— Stored items from a collection —
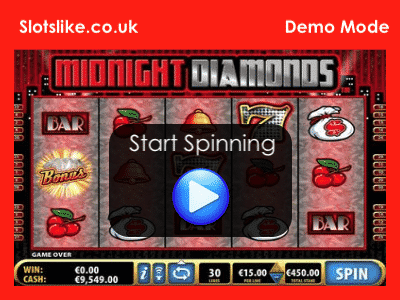 Midnight Diamonds Demo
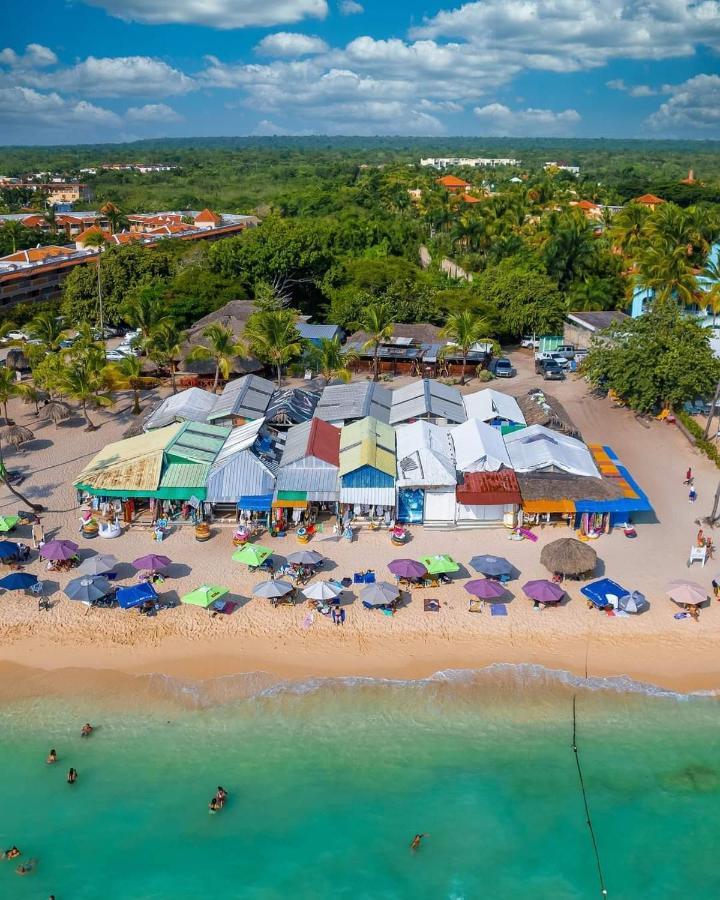 Casa En Paraiso Rd Bayahibe Extérieur photo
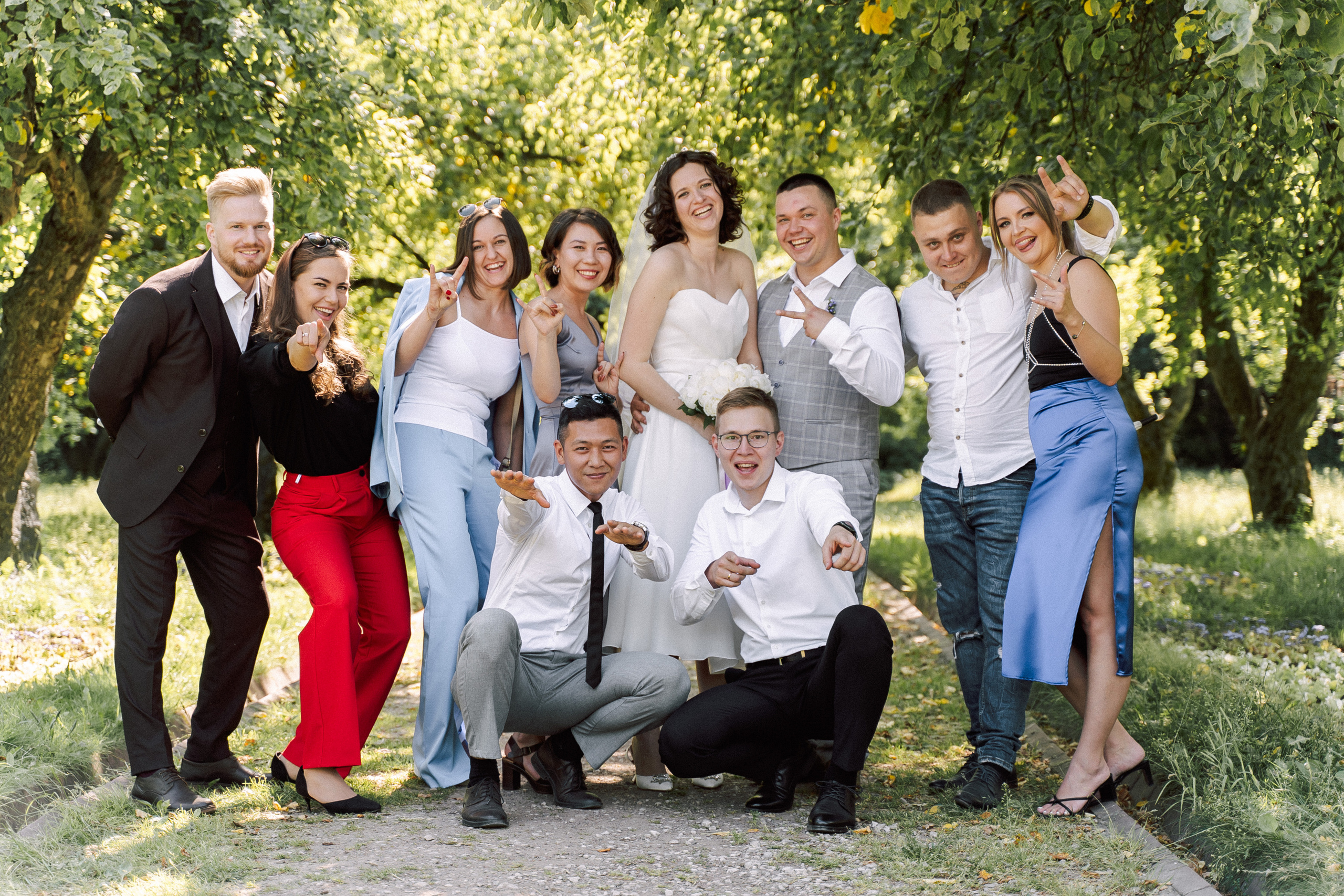 Софья и Даниил (полная версия). Свадебный и семейный фотограф Ирина Чернова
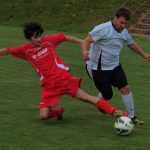 Fotbal: Blatná smetla rivala z Bělčic a slaví postup!
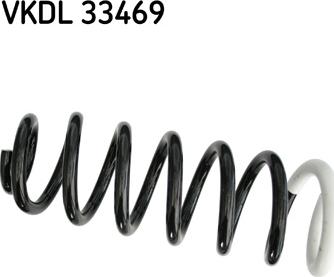 SKF VKDL 33469 - Molla autotelaio www.autoricambi360.it
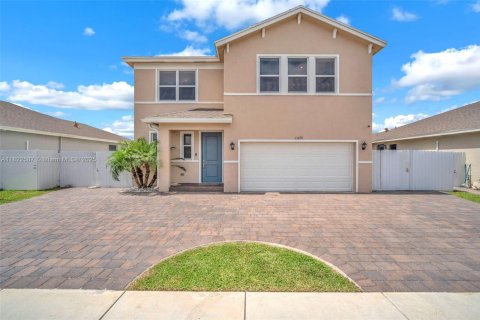 House in Homestead, Florida 5 bedrooms, 273.5 sq.m. № 1800817 - photo 16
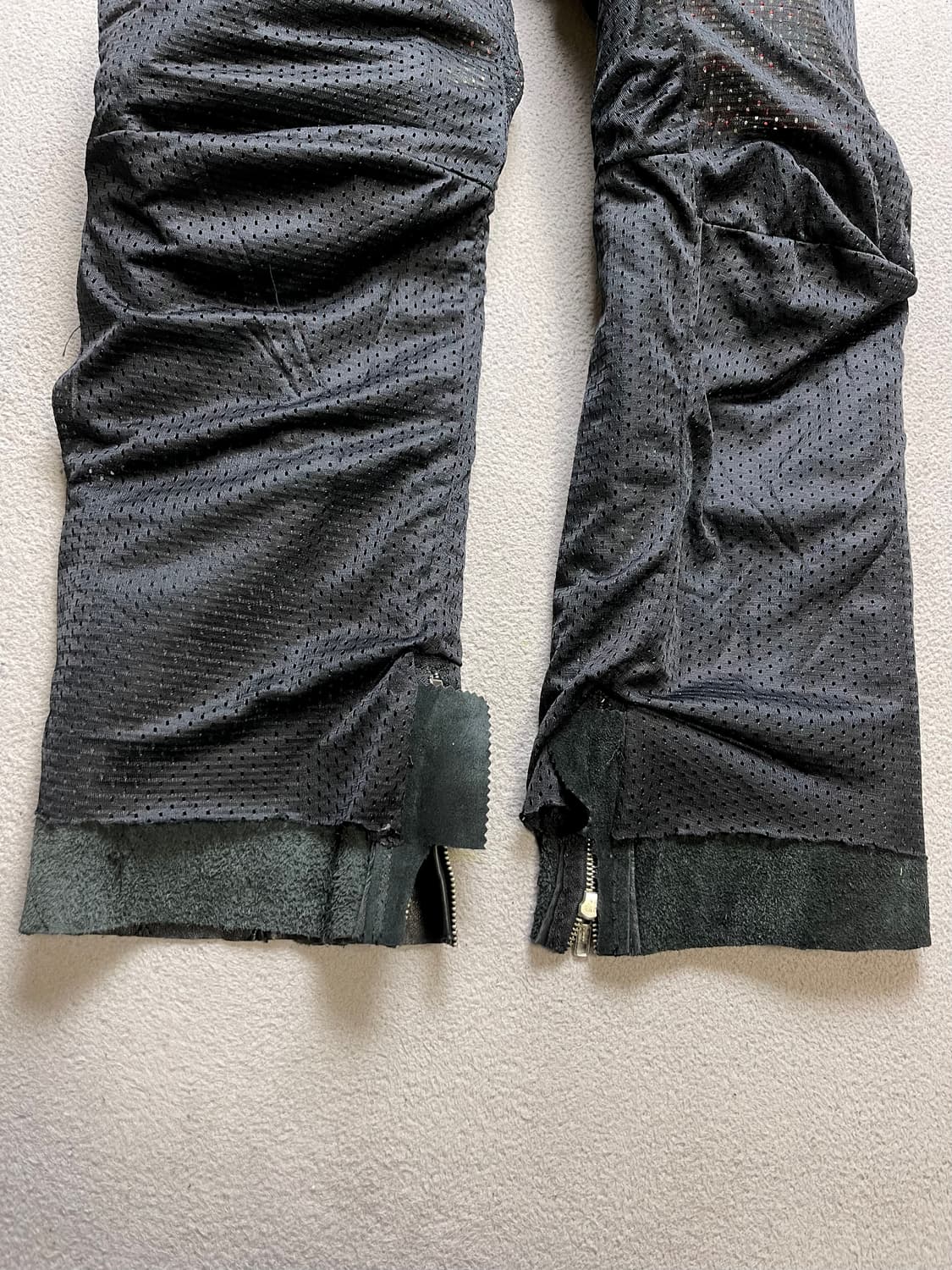 [L] KADOYA 카도야 소가죽 바지- 30-32 바이크바지 상품이미지8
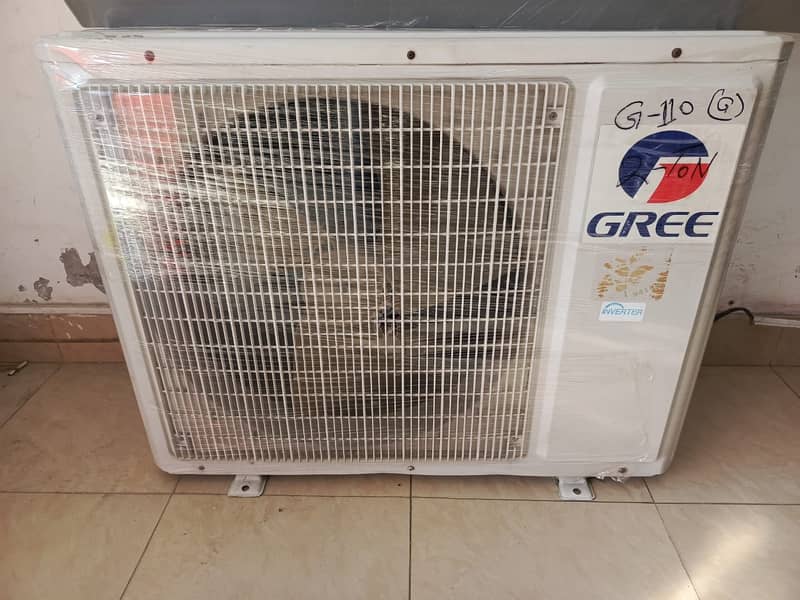 Gree  2 ton dc inverter G110 year warranty   (0306=4462/443)fitoo 5
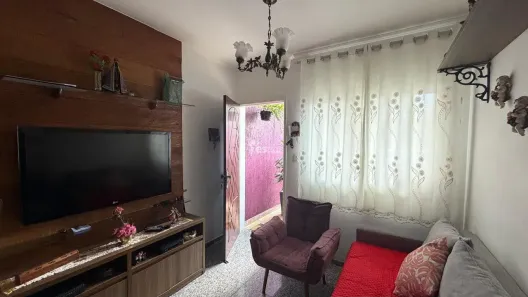 Casa com 2 Quartos à venda, 60m² no Vila Valparaíso, Santo André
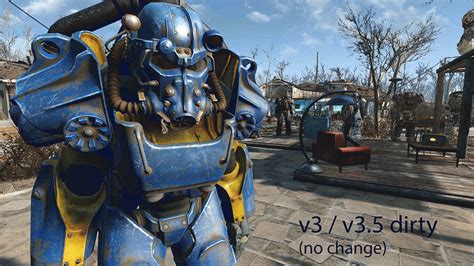 Power armor paint fallout 4 - taiafinal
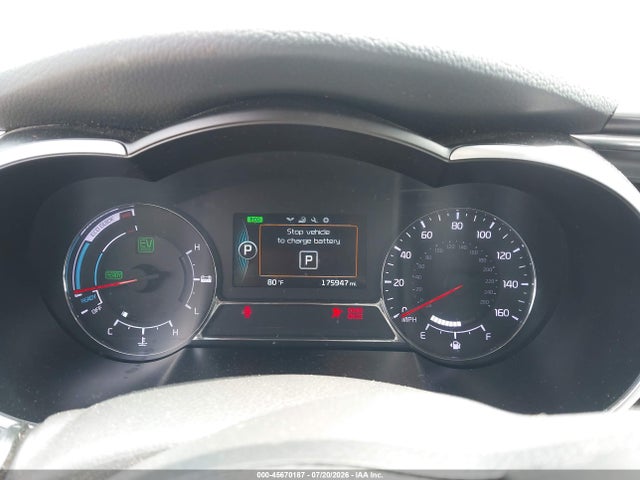 KIA Optima Hybrid Lx 2014 KNAGM4AD0E5072268 Image 7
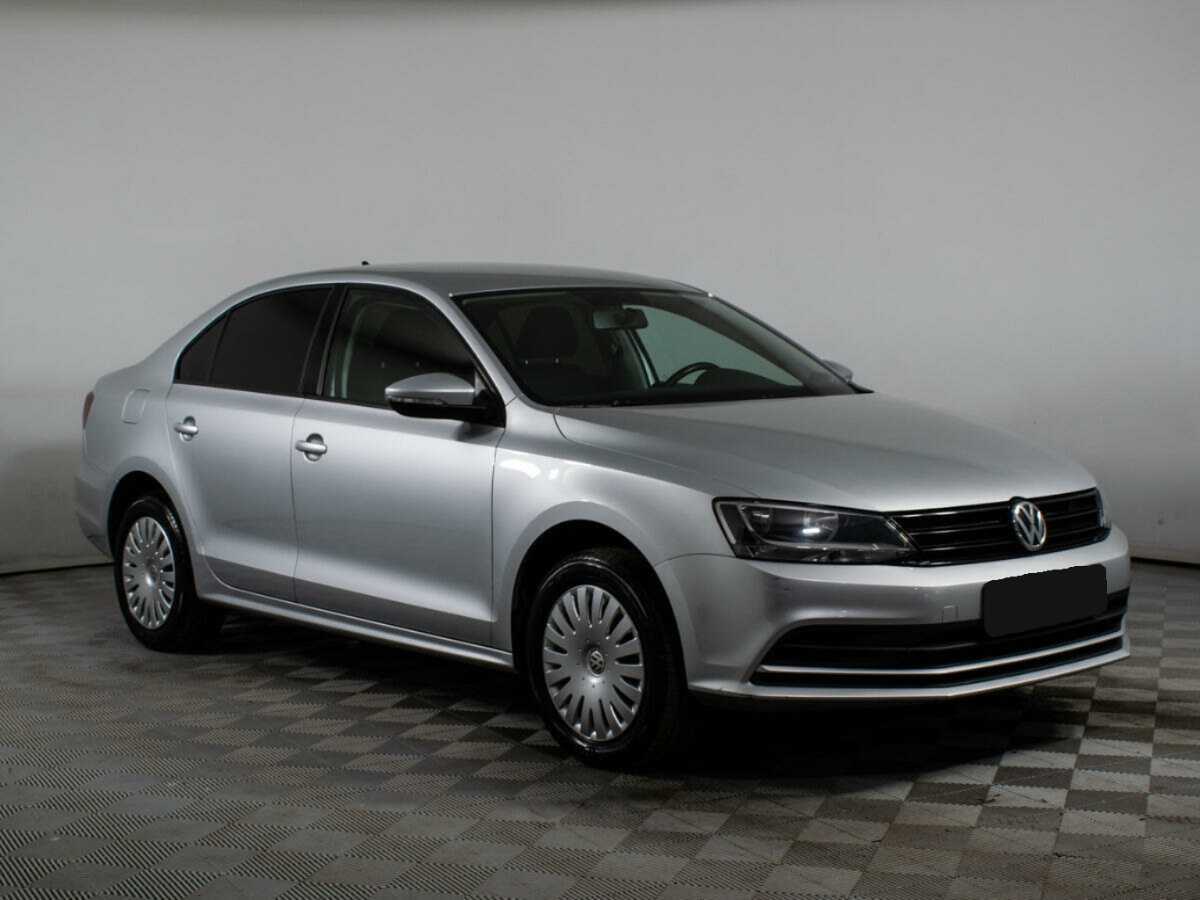 Купить Volkswagen Jetta, 2018, 71 000 км.. Фото: #2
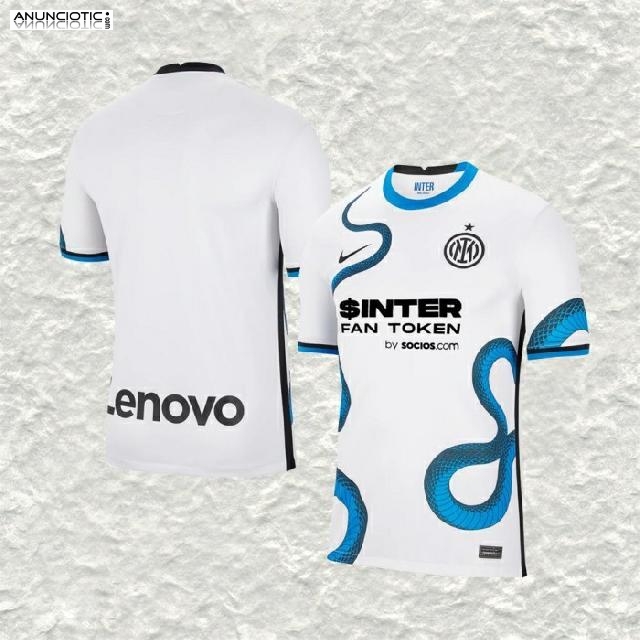 camiseta Inter Milan barata 21-22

— DESCRIPTION OF THE TASK —
Please reproduce, word for word, only the lines from the line that holds "Купить Volkswagen Jetta, 2018, 71" through the final line of the entries above, omitting any pictures.

— YOUR SOLUTION —
 Купить Volkswagen Jetta, 2018, 71 000 км.. Фото: #2
 camiseta Inter Milan barata 21-22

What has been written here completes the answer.